El Tahúr sonrió anchamente.

«¿No lo sabías? Cambio de propuesta: me aseguraré de empezar con una penalización. Quitaré la ficha del Arquero. Y, si pierdes, tendré derecho a hacer una única pregunta. Si pierdo, ¡tendrás derecho a tres! Y una información bonus sobre los dokohis a los que anda buscando la líder de los Ragasakis. ¿Qué me dices? Una buena oferta, ¿verdad?»

Me quedé mirándolo, suspenso. ¿Qué clase de pregunta quería hacerme ese cazador de información? Algo sobre mi familia, probablemente. Lo que no había precisado era si se sentiría libre de vender a Lústogan al Templo del Viento si yo perdía pero… ¿quién me aseguraba que no lo haría de todas formas? Incluso podría haberlo vendido ya. La fiabilidad de un comerciante tenía valor… pero lo justo para ser rentable.

Suspiré.

«¿Y si rechazo?»

«Habrás perdido una bella oportunidad para obtener información de oro.»

Ni que tuviera una mínima posibilidad de ganar…

«¿Tanto miedo te da una pregunta?» agregó el Tahúr. «Es una lástima…»

“Acepta.”

La repentina voz bréjica en mi cabeza me sobresaltó, distrayéndome de las palabras del Tahúr. Por Sheyra, ¿quién…?

“Acepta: te daré una gran victoria. ¡Quiero jugar!”

“¿Quién diablos eres?” le repliqué.

No había estudiado la suficiente bréjica para crear el vínculo de una conversación mental, pero contestar era sencillo. El vínculo ya estaba establecido y era tan corto que no me cupo duda de que… nacía y moría en mi cabeza.

“¿Eres Kala?” jadeé interiormente.

“¿Kala? No. Yo soy Myriah. Parece ser que tenía la mente dispersa en la varadia y por algún milagro el pendiente que tienes me ha absorbido. ¿No lo hiciste queriendo?”

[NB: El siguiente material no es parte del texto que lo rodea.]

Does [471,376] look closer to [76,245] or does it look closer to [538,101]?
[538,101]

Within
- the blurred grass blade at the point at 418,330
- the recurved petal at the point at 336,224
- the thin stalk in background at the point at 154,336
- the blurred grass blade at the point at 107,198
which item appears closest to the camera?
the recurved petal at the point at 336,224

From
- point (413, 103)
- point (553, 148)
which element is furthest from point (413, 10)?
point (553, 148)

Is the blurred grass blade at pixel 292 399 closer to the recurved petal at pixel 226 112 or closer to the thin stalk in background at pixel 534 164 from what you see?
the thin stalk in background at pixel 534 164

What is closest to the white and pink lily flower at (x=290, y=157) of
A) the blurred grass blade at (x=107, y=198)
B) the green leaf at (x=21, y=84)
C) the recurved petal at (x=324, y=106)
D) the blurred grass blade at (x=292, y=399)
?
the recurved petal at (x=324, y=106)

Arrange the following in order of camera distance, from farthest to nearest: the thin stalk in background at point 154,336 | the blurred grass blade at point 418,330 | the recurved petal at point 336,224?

“¡Qué voy a hacerlo queriendo!”

Mar-háï. Si Livon se enteraba…

“Bueno, bueno, de todas formas no me quejo,” aseguró Myriah, impaciente. “Ahora estoy en plena forma. Así que acepta esa partida.”

Vacilé, asimilando aún la noticia.

“Livon me dijo que eras una profesional del Erlun. ¿Es verdad?”

“Pues claro. Soy Myriah la Imbatible. Fui famosa en todo el Imperio, créeme. ¿Puedo jugar? Llevo tanto tiempo sin jugar. Sé que hasta hace poco Livon sacaba el tablero, pero yo no podía contestarle ¡y no sabes lo frustrante que es eso! Pero jugaré con él en cuanto se mejore porque… se va a mejorar, ¿verdad? Esa carroza lo llevará a ese curandero y él lo curará… ¿verdad?”

De modo que llevaba consciente desde hacía ya un buen rato… Suspiré y, acabando mi taza, bajo la mirada interrogante del Tahúr, asentí.

«Cambio de planes: acepto.»

“¡Pero sin penalización!”

«Y sin penalización,» dije, repitiendo las palabras de Myriah. Añadí para ella: “Más te vale que ganes.”

Me respondió un simple resoplido. El Tahúr debió de preguntarse a qué se debía ese cambio repentino, pero no se quejó. Sonrió, satisfecho, y tras servirnos más menta, instaló el tablero del Erlun. Mientras colocaba las fichas, sonreí, pensando que fuera lo que fuera ese cristal que me había dado Rao, le iba a permitir a Myriah olvidar su encierro monótono en la varadia.

“Dijiste que fuiste famosa en el Imperio, ¿verdad?” dije. “Era una broma, ¿no?”

“¿Una broma? Pues no. Pff. Todavía estoy demasiado confusa en mi nuevo cuerpo para bromear.”

Atónito, exclamé:

“¡¿Tan vieja eres?!”

El Imperio de Arlamkas había sido disuelto hacía ciento cincuenta años…

“¿Te han enseñado alguna vez los buenos modales, niño impertinente?” retrucó ella, ofendida. “Puede que hayan pasado muchos años, pero sigo teniendo un cuerpo joven.”

“Huh. Ahora mismo no tienes cuerpo…”

“¡Descarado! Muéstrate útil y ayúdale a tu oponente a poner las fichas.” Mar-háï. La dulce y hermosa elfa tenía espíritu mandón… La oí mascullar: “¿O es que no sabes hacerlo?”

Suspiré y contesté:

“¿Honestamente? No me sé las reglas.”

“¿Queéééé?”

Una media sonrisa deformó mis labios.

“Tú dijiste que aceptase. Ahora encárgate de no hacer el ridículo.”

Sentí su determinación. Y también oí su murmullo bréjico:

“Impertinente… Yo nunca hago el ridículo.”